Top of Text excerpt

JW Player introduced analytics as a major feature with JW6 in 2012. This allowed us to offer publishers insights into who was watching their content, including device, geo and video data. Adoption of JW6 exploded over the next 3 years, challenging us to keep up with the rapidly increasing data coming in each day. This article looks to explore a particular challenge we’ve faced in scaling our periodic batch pipeline for publisher analytics: key skew in Hadoop.
Issues scaling JW analytics
In May 2015, our publishers collectively reached 1.2 billion viewers watching 71k years of video. We receive multiple terabytes of raw data each day, plus many terabytes more of intermediate and final data we process in our various pipelines for publisher analytics, JW Trends and other projects. Keeping up with our growing publisher base and scaling our infrastructure is something we’ve worked hard on here at JW Player.
We operate many pipelines to process data with numerous components, each with its own issues in scaling. Some components scale easily, others scale problem free until we reach a critical point in our growth and issues become apparent. The rapid growth of JW Player 6 means we’re constantly evolving, improving and scaling our infrastructure.

Bottom of Text excerpt

▸ **Job item**
Answer these from the JW Player analytics article:
1. In what year did JW Player introduce analytics with JW6?
2. How many viewers had publishers collectively reached in May 2015?
3. What particular challenge in scaling the publisher analytics batch pipeline does the article explore?

Top of Supplied material

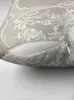 Pillow Fleur-de-lis French Fleur-de-lys Throw Covers For Sofas Sofa S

Bottom of Supplied material

▸ **Written solution**
1. 2012
2. 1.2 billion viewers
3. Key skew in Hadoop